US 11,954,098 B1
Natural language processing system and method for documents
Joel M. Hron, II, The Woodlands, TX (US); Nicholas E. Vandivere, Spring, TX (US); and Michael B. Kuykendall, Spring, TX (US)
Assigned to Thomson Reuters Enterprise Centre GmbH, Zug (CH)
Filed by Thomson Reuters Enterprise Centre GmbH, Zug (CH)
Filed on Jun. 27, 2019, as Appl. No. 16/455,465.
Application 16/455,465 is a continuation in part of application No. 15/887,689, filed on Feb. 2, 2018, granted, now 11,226,720.
Claims priority of provisional application 62/690,759, filed on Jun. 27, 2018.
Claims priority of provisional application 62/584,527, filed on Nov. 10, 2017.
Claims priority of provisional application 62/573,542, filed on Oct. 17, 2017.
Claims priority of provisional application 62/454,648, filed on Feb. 3, 2017.
Int.

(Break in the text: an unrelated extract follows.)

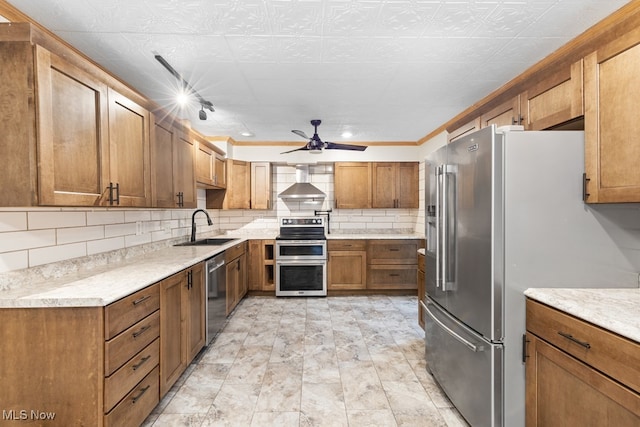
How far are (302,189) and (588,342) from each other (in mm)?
3972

Cl. G06F 16/29 (2019.01); G06F 16/242 (2019.01); G06F 16/28 (2019.01); G06F 40/30 (2020.01); G06N 20/00 (2019.01)
CPC G06F 16/243 (2019.01) [G06F 16/285 (2019.01); G06F 16/29 (2019.01); G06F 40/30 (2020.01); G06N 20/00 (2019.01)] 20 Claims
OG exemplary drawing
 
1. A method for linking similar documents, the method comprising:
generating, by a processor and based on a first document, a first feature in the first document associated with an ontology, the first feature including a portion of a first vector containing predetermined values;
generating, by the processor and based on a second document, a second feature in the second document associated with the ontology, the second feature including a portion of a second vector containing the predetermined values; and
linking, by the processor, the first document and the second document by the first feature and the second feature, the linking being based on a measure of similarity of the first vector to the second vector being within a defined threshold range;
wherein the first vector, the second vector, and the predetermined values are identified by a plurality of trained machine learning models executed on the first document and the second document, the plurality of trained machine learning models comprising a learned paragraph model trained to identify an ontological category and a learned sentence model trained to identify an ontological sub-category of the ontological category that, when executed sequentially, generate the first feature and the second feature, wherein an output of the learned paragraph model is an input to the learned sentence model.